Ici, il s’agit de poser l’interdit de manière civile. Le but n’est pas de stigmatiser, ni de culpabiliser les parents, mais d’orienter vers un changement des pratiques sur le long terme. Le but n’est pas, comme nous avons pu l’entendre, de s’immiscer dans la vie familiale, mais bien de poser un interdit pour faire évoluer les mentalités dans un pays où 85 % des parents ont encore recours à la fessée.
J’en conviens, l’éducation n’est pas toujours chose aisée, à une époque où les parents sont le plus souvent sous pression. Le lien familial s’est transformé ces dernières années, mais il est aujourd’hui nécessaire de faire évoluer les modes d’éducation. De nombreux exemples montrent qu’il existe des méthodes plus douces et vertueuses pour se faire écouter des enfants.
Si j’en reviens au texte, outre la disposition prévoyant que l’autorité parentale s’exerce sans violence, ce dernier prévoit également une sensibilisation aux violences éducatives ordinaires lors de la formation des assistants maternels. Ils peuvent ainsi mieux identifier l’impact de telles pratiques sur l’enfant et développer un environnement éducatif plus sain.
Ce texte vient apporter de nouveaux droits aux enfants et prendre en compte leur intérêt supérieur, conformément à la convention internationale des droits de l’enfant.
Comme l’avait dit ma collègue Josiane Costes lors de la lecture du texte proposé par notre collègue Laurence Rossignol, c’est aux magistrats de la chambre criminelle de la Cour de cassation de se saisir de cette loi pour mettre fin à cette pratique d’un autre temps.
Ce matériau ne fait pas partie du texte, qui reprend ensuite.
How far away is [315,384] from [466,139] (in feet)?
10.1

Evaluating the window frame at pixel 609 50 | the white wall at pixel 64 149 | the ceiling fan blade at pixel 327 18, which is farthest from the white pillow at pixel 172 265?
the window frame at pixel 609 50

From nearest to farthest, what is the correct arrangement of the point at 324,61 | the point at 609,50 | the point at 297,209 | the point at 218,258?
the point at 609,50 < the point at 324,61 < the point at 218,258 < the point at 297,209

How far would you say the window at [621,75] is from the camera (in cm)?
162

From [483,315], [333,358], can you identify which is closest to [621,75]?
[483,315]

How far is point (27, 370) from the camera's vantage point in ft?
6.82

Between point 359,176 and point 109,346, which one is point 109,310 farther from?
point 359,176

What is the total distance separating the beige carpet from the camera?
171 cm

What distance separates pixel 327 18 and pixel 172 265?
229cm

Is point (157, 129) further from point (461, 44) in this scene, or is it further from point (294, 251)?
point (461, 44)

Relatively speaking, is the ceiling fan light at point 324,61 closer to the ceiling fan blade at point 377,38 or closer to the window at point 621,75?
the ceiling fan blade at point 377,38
Ma conviction profonde, c’est qu’il nous faudra à l’avenir être toujours plus vigilants sur les droits de l’enfant. Le récent rapport du Défenseur des droits sur ces sujets va d’ailleurs dans ce sens, en préconisant par exemple que les conseils départementaux ou les établissements hospitaliers désignent des référents en protection de l’enfance, ou en suggérant d’inscrire dans la loi l’interdiction de toute rétention administrative pour les familles avec enfants, et ce quelles que soient les circonstances.
Enfin, je rappellerai que notre intervention dans le domaine des droits de l’enfant est essentielle. Comme l’explique Pierre Verdier, nous sommes passés d’une conception d’intérêt de l’enfant à une définition des droits de l’enfant. Le droit, justement, vient alors comme un régulateur de pratiques. Il accompagne avant de sanctionner, il protège avant de punir et offre un cadre législatif pour une meilleure éducation.
Je conclurai mon intervention par une remarque de forme : je trouve regrettable, en matière de travail législatif, que nous ayons eu à nous prononcer deux fois sur un texte quasi identique. Même si le temps législatif est long, j’espère qu’à l’avenir les différents groupes à l’Assemblée nationale comme au Sénat travailleront de concert afin que cette situation se reproduise le moins possible.